La responsabilità delle imprese per la mancata vigilanza sul rispetto degli standard minimi europei nelle catene del valore, ovunque nel mondo, rientra nella strategia dell’Ue per mantenere il ruolo di global rule-maker. Gli stessi standard che dovranno essere rispettati per l’accesso al mercato di beni e servizi di origine extra europea.
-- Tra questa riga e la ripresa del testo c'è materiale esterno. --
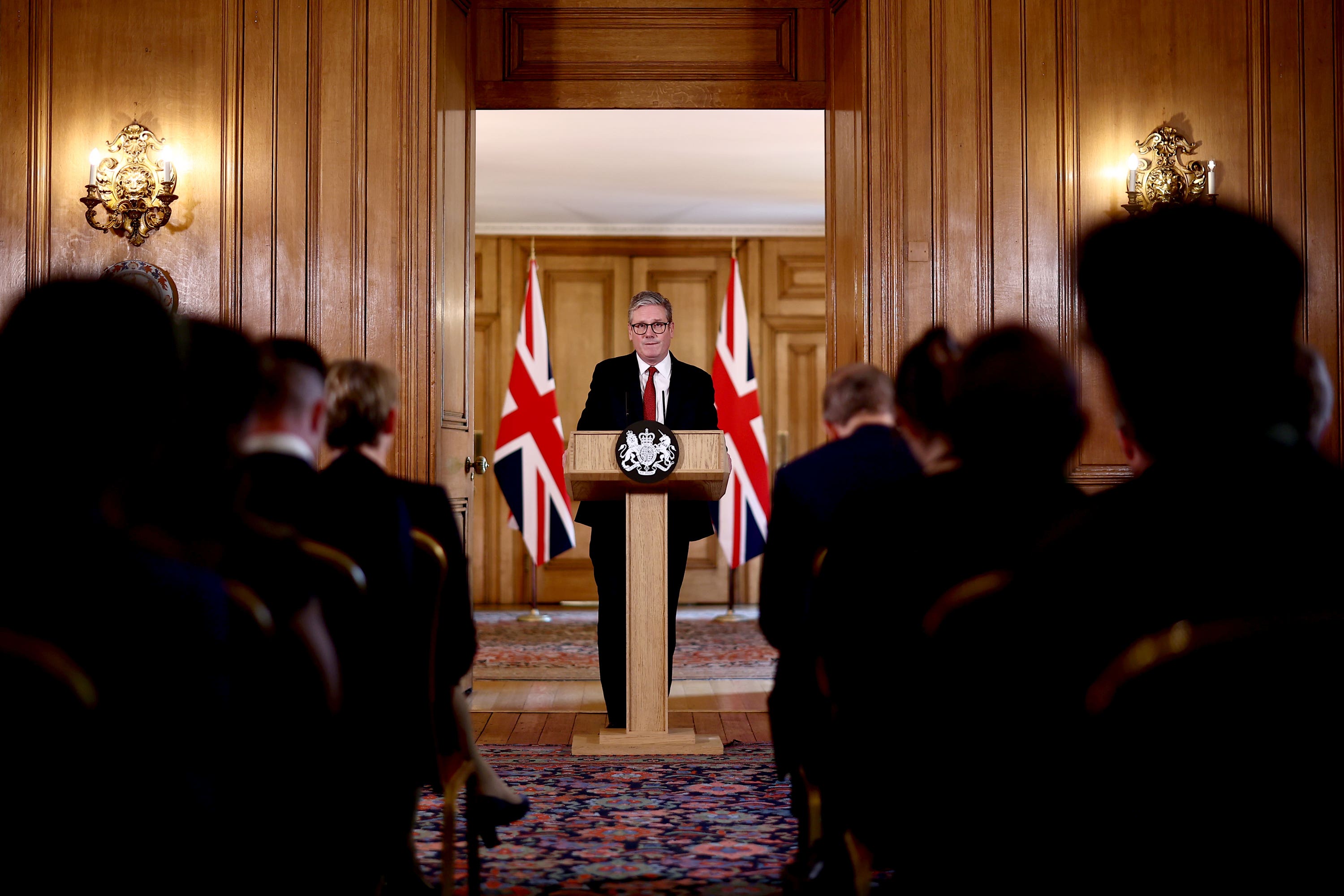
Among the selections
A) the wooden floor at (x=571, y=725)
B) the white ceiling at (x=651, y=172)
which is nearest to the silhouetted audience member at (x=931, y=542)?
the wooden floor at (x=571, y=725)

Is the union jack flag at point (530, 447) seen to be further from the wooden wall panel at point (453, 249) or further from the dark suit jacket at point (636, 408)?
the dark suit jacket at point (636, 408)

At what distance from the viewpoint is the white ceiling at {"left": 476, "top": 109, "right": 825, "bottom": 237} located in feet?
21.4

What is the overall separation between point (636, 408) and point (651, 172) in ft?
12.2

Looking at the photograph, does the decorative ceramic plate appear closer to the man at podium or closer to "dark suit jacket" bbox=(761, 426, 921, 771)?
the man at podium

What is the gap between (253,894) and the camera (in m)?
1.48

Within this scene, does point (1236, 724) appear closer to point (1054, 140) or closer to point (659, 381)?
point (659, 381)

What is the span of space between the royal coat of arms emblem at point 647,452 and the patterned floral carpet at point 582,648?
1.47 metres

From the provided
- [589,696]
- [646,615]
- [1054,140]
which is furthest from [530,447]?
[1054,140]

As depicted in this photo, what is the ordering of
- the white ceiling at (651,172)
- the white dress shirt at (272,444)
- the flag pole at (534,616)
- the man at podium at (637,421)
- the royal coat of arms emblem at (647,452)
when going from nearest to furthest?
the white dress shirt at (272,444) → the royal coat of arms emblem at (647,452) → the man at podium at (637,421) → the white ceiling at (651,172) → the flag pole at (534,616)

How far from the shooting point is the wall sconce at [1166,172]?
4344 millimetres

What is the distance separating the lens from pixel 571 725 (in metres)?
4.28

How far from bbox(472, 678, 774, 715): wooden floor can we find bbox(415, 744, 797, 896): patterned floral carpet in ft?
2.83

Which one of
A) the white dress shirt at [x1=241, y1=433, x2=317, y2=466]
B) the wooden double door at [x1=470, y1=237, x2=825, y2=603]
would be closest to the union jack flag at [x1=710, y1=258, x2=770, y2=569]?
the wooden double door at [x1=470, y1=237, x2=825, y2=603]

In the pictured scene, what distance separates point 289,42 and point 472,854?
10.9 feet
L’iniziativa dell’Unione non è una novità, sia la Francia con la Loi relative au devoir de vigilance, sia la Germania con il Sorgfaltspflichtengesetz hanno già norme nazionali sulla due diligence in materia di sostenibilità ambientale e rispetto dei diritti umani e altri Stati membri stanno adottando legislazioni analoghe. La proposta di direttiva intende introdurre un sistema misto di public and private enforcement: un controllo pubblico basato sulla supervisione di un’autorità indipendente dotata di poteri sanzionatori, da un lato, e dall’altro un controllo diffuso privato basato sulla previsione di una responsabilità civile per imprese e amministratori che non rispettino gli obblighi di due diligence. Inizialmente il sistema è vincolante solo per le grandi imprese.

Gli Stati sono tenuti non solo definire sistemi di controllo per la gestione del rischio che le imprese dovranno adottare per intervenire di fronte a un impatto avverso in termini di diritti umani e protezione dell’ambiente dell’attività d’impresa, ma dovranno modificare il proprio ordinamento nazionale per introdurre la responsabilità civile dell’impresa e degli amministratori che non pongano rimedio. A tal fine la proposta prevede due articoli che configurano la responsabilità civile dell’impresa per le azioni condotte in proprio, dalle proprie consociate o da soggetti con cui intrattiene rapporti stabili nelle supply chain e quella degli amministratori. Viene fornita una dettagliata descrizione delle condotte da tenersi di fronte a un attuale o potenziale effetto negativo in termini di diritti umani e tutela dell’ambiente dell’attività d’impresa, nonché l’identificazione delle disposizioni dei Trattati internazionali in materia la cui violazione impone l’intervento dell’impresa.

L’iniziativa legislativa europea deve essere giudicata con favore, specialmente dall’Italia e dalle imprese italiane. Una normativa uniforme che stabilisca modelli comuni eviterà l’incertezza generata dalle diverse legislazioni nazionali degli Stati membri. Anche se l’Italia non ha una normativa in questo senso, il fatto che le due più importanti economie del continente si siano dotate di tali regole imporrà a molte imprese italiane che partecipano alle supply chain francesi o tedesche di doversi adeguare ai loro standard e modelli. Il modello proposto dalla direttiva, oltre ad avere il pregio di essere lo stesso per i 27 membri, non si discosta dai modelli di organizzazione, gestione e controllo previsti dal decreto legislativo 231/01 che le imprese italiane conoscono bene.

Oggi come mai prima d’ora, è evidente a tutti che libertà economiche, libertà individuali e democrazia siano collegate e il pericolo che possono costituire regimi autoritari che partecipano al mercato globale.

Le imprese europee possono fare molto per trasformare l’idea della sostenibilità dell’attività economiche in una realtà globale.